D.    NAJISKAH ALKOHOL ITU?
Pendapat pertama: semua ulama dari madzhab Hanafi, Maliki, Syafi’i, dan Hanbali menghukumi khamr adalah najis. Mereka berdalih dengan firman Allah,
ياْيها الذين ءامنوا إنما الخمر و الميسروالأنصاب و الأزلام رخس من عمل الشيطان فاجتنبوه لعلكم تفلحون
“ hai orang-orang yang beriman, sesungguhnya khamr, berjudi, ( berkorban untuk ) berhala, mengundi nasib dengan anak panah, adalah rijs termasuk perbuatan syaitan. Maka jauhilah perbuatn-perbuatan itu agar kamu mendapat keberuntungan”. ( Al-Maidah:90 )[6]
Allah menamakan khamr dengan rijs yang berarti kotoran, dan Allah juga memerintahkan untuk mnghindari khamr tersebut, dan sesuatu yang kotor yang diperintahkan untuk menghindari adalah najis.[7]
Pendapat kedua: sebagian ulama diantaranya Al-Muzani, Daud Zahiri, Syaukani, dan beberapa ulama kontemporer, seperti: Ahmad Syakir, Ibnu Baz, Ibnu Utsaimin, dan Al-Albani berpendapat bahwa khamr tidak najis.
Pendapat ini dikuatkan oleh beberapa dalil, diantaranya:
Diriwayatkan   bahwa seorang laki-laki datang menghadiahkan Nabi shallallahu ‘alaihi wa sallam  segentong arak, Rosulullah bersabda, “ Tidakkah engkau tahu bahwa Allah telah mengharamkan arak?

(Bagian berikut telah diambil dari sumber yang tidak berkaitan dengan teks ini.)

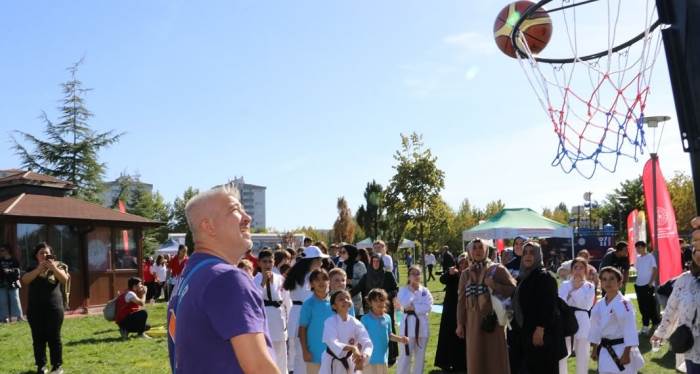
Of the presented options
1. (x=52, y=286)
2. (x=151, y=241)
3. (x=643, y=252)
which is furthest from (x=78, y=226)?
(x=151, y=241)

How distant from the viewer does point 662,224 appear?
40.2 ft

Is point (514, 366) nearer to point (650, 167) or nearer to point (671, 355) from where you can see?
point (671, 355)

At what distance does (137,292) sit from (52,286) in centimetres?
559

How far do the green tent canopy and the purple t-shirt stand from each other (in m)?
23.0

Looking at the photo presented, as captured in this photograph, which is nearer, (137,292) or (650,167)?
(650,167)

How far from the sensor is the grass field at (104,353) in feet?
35.7

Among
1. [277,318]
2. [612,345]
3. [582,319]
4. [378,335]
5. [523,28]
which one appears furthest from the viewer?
[582,319]

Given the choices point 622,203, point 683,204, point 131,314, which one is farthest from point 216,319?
point 622,203

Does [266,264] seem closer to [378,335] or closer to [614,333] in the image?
[378,335]

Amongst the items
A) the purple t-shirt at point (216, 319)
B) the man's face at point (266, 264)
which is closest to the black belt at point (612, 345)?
the man's face at point (266, 264)

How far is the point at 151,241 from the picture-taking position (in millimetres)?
53219

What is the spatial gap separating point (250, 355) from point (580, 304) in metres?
7.61

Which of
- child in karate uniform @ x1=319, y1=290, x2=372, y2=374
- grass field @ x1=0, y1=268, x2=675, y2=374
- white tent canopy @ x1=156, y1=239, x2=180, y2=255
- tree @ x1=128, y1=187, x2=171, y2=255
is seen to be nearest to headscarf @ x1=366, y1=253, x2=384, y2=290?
grass field @ x1=0, y1=268, x2=675, y2=374

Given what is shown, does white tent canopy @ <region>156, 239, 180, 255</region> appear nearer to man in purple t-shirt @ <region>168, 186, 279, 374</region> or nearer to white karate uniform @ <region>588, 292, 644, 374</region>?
white karate uniform @ <region>588, 292, 644, 374</region>
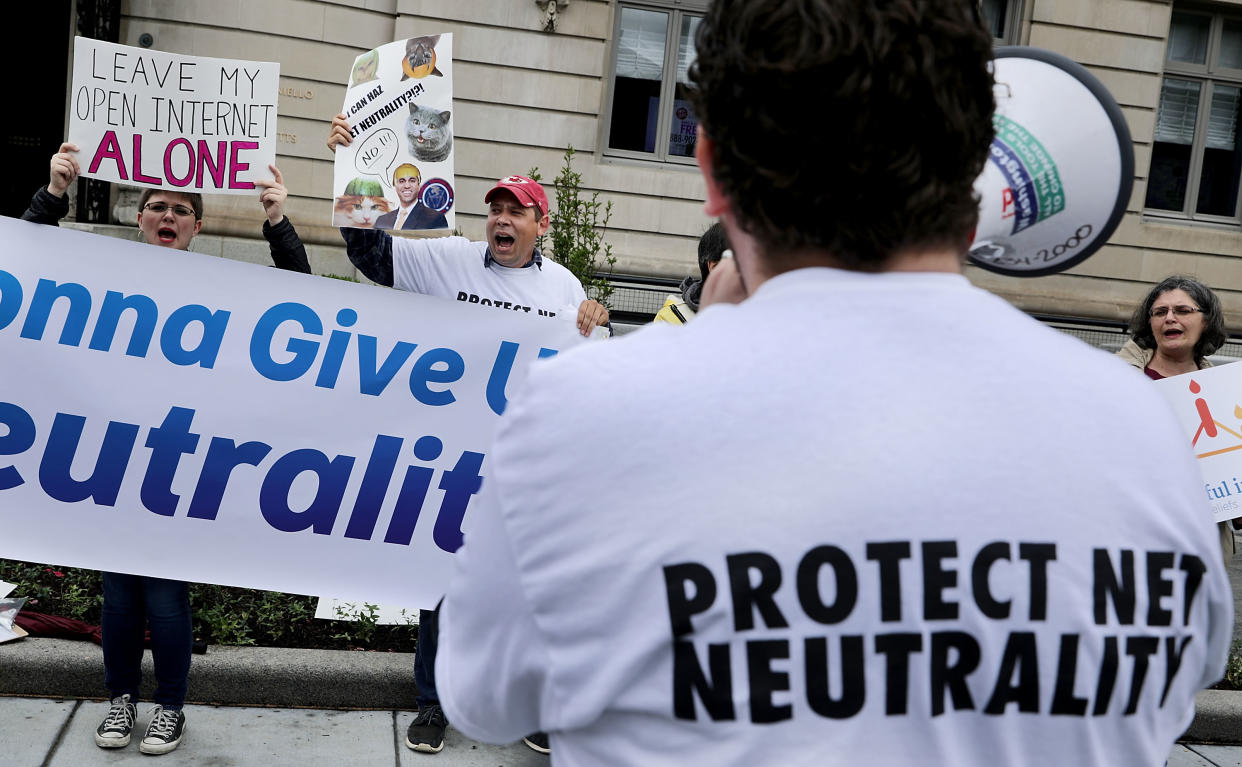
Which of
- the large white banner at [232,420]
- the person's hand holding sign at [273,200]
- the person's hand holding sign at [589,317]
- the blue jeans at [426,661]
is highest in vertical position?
the person's hand holding sign at [273,200]

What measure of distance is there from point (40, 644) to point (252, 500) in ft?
3.32

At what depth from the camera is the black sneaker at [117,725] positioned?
149 inches

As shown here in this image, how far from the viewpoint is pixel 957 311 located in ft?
3.37

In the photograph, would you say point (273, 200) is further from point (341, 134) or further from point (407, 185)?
point (407, 185)

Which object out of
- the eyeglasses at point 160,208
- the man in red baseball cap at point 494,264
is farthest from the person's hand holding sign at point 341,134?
the eyeglasses at point 160,208

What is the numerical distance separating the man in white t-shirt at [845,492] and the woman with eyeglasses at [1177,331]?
3.62 meters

Laki-laki itu menjawab, “Tidak”.
Lalu laki-laki itu berbisik kpada teman di dekatnya. Dan Nabi bertanya, “ Apa yang engkau bisikkan kepada temanmu?”.
Ia menjawab, “Aku perintahkan dia untuk menjualnya”.
Maka Nabi bersabda,”Sesungguhnya Allah telah mengharamkan minum khamr dan Allah juga telah mengharamkan menjualnya”. Lalu laki-laki itu membuka tutup gentong dan menumpahkan khamr ke tanah. (HR.Muslim)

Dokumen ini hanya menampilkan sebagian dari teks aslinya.